00:40:49:59 – 00:41:11:52
Agent Palmer
The Lehigh band will march around campus the entire week before they play Lafayette. Right. Like it’s it’s about the community and so do you, you know, feel maybe a little bit of extra pressure leading up to those particular games or, you know, because they, you know, they do mean a little bit more.
00:41:12:06 – 00:41:31:15
Ty Hildenbrandt
Well, so so here’s how I would describe to people who are in college football fans, everyone’s high school had a rival. Yep. Everyone’s high school had a rival. And they made a big deal of it. I went to Northampton High School locally. Our our rival was catty every year. It was a big deal. It was a big deal.
00:41:31:15 – 00:41:53:37
Ty Hildenbrandt
There were plenty of people who went to that game on Thanksgiving Day and didn’t give a damn about football, but they cared about the rivalry, us against them. It was fun. Yeah, college football is that times a thousand, right? So as you said, there are rivalries throughout the course of the year. There’s a whole rivalry week in week 13 of the season, which is in late November like Thanksgiving time.
00:41:53:42 – 00:42:28:40
Ty Hildenbrandt
It it do I feel pressure I don’t feel pressure in the sense that I need to make sure I am getting all of my facts straight and saying everyone’s name correctly. I’m not like tight about the broadcast that we do, but I do definitely feel a little bit of an added impetus to make sure that the show we’re doing covers as many rivalries as we can, makes every fan base feel somewhat served, that we would at least mention their team and pays tribute to some of these great rivalries.
00:42:28:40 – 00:42:54:25
Ty Hildenbrandt
They are meaningful. You will have teams that go 1 in 11 if that one win is over a rival. The seasons a success. Yeah, it means something. The rivalry games do mean more and it’s kind of the secret sauce of college football. It’s what people care about first and foremost, beyond their own team, beyond their own team.
00:42:54:25 – 00:43:21:09
Ty Hildenbrandt
It’s about hating the rival. Yeah. Making sure at a minimum, we beat the rival. So yeah, it’s, it’s a special week. It’s a very busy week for us because you’ll have plenty of games where, if if it weren’t for the fact their rivalry, nobody would care. Like, generally what happens throughout the course of the year, not take too much of a step back is seasons starts up and Labor Day weekend interest is at a fever pitch.

*Tasks to perform*:
1. In the college football rivalry transcript, which week of the season is rivalry week?
2. Continue the college football rivalry transcript from its last sentence.
The lines after this point are separate material, unrelated to the transcript.

Rows of spatial question data:

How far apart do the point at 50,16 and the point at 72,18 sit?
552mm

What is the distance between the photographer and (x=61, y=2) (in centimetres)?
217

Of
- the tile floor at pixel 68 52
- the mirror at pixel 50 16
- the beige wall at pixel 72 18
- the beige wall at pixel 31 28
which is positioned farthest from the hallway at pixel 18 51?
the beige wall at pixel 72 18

*Answers for this exercise*:
1. Week 13

2.
00:43:21:16 – 00:43:41:40
Ty Hildenbrandt
Everybody seems undefeated. Yep. Inevitably, teams start losing throughout the course of September and October, and you’ll generally see the interest in college football wane. We can see it in download numbers like that. The interest wanes over the course of time. But rivalry week, you always see that bump. You always see that bump because everybody cares about their team.
00:43:41:44 – 00:43:59:45
Ty Hildenbrandt
We have a joke on our show. You throw out the records, right? You throw out the records. Records don’t matter. Yeah, it’s about playing old state and and trying to win. And so, we, we do our best to try and cover as much as we can in as fun away as we can to get people ready for rivalry week.
00:43:59:45 – 00:44:09:16
Ty Hildenbrandt
And, you know, just to make sure that everybody knows that that, we think rivalries are just as special as they do.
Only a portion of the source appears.